Patrice Desbiens, poète ? « Je ne me suis jamais défini comme poète. C’est juste que des fois, j’écris des poèmes », rectifie l’homme de 75 ans de sa voix traînante. « Mais je suis ben obligé d’admettre qu’après une trentaine de recueils, ça fait beaucoup de pièces à conviction. » Visite chez celui qui dit avoir peut-être publié son dernier livre.

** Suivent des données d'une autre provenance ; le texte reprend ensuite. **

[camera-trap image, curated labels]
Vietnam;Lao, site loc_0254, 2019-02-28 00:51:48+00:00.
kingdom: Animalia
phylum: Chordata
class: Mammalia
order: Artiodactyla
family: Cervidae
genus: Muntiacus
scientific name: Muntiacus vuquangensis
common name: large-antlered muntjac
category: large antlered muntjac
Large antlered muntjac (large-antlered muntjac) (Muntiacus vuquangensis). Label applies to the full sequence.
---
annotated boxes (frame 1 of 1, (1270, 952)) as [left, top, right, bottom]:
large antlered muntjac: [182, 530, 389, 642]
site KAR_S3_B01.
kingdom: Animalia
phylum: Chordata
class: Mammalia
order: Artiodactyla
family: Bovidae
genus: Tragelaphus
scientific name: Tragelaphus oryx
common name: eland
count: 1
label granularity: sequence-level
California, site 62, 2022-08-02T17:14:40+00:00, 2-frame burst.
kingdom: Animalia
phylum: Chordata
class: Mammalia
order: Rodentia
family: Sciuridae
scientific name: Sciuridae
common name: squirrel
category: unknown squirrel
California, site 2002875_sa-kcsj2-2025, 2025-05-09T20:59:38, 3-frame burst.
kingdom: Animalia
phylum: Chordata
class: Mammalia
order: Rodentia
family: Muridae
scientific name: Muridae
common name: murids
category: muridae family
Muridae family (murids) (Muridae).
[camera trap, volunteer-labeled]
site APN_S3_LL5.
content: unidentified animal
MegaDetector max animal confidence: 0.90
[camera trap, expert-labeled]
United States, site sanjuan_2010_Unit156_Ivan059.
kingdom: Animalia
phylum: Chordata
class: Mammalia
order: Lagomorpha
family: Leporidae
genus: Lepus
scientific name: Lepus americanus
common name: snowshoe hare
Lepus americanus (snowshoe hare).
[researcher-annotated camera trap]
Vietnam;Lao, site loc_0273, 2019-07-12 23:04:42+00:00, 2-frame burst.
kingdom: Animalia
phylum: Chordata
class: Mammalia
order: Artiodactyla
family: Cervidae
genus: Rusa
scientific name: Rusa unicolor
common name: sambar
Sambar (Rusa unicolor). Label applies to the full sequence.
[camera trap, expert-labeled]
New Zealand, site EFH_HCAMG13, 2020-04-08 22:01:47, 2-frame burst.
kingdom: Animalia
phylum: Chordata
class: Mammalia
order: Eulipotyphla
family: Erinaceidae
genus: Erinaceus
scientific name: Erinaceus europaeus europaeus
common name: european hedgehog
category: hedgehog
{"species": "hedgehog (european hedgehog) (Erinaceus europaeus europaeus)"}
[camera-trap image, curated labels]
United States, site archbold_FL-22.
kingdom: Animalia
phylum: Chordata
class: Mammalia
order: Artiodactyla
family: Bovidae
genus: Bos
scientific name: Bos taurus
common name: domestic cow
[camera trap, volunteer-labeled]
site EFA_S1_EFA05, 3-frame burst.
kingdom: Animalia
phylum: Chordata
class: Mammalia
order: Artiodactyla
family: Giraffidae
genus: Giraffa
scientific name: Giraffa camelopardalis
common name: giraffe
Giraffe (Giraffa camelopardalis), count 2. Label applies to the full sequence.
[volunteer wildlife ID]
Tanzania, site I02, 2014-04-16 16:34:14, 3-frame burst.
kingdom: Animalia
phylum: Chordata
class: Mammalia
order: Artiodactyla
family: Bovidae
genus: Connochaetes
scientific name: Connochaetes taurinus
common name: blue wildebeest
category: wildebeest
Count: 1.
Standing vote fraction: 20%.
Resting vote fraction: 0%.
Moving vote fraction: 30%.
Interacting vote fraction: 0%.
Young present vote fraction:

« [À] la salle paroissiale / on passe le film de ma vie / sur un drap blanc sale et / fripé mais / il y a des longueurs et / je cogne des clous et / m’endors », écrit Patrice Desbiens, 75 ans, dans Fa que, son nouveau recueil. Fidèle à ses habitudes, Patrice Desbiens raconte dans ses poèmes de belles menteries : il y aurait tout un film, pas plate, à tirer de sa vie.

Comment a-t-il commencé à écrire ? « Avec un crayon », répond-il du tac au tac. Sourire en coin. Dehors, une petite pluie frisquette tombe, mais à l’intérieur de son 2 ½ de la rue Saint-Denis, bien que les rideaux soient tirés, une vraie chaleur règne, émanant à la fois de notre hôte et de toute cette poésie que renferment les livres qui couvrent le mur. Par terre, à nos pieds, la vieille Olivetti sur laquelle il a tapé L’homme invisible/The invisible man (1981), un de ses livres les plus importants.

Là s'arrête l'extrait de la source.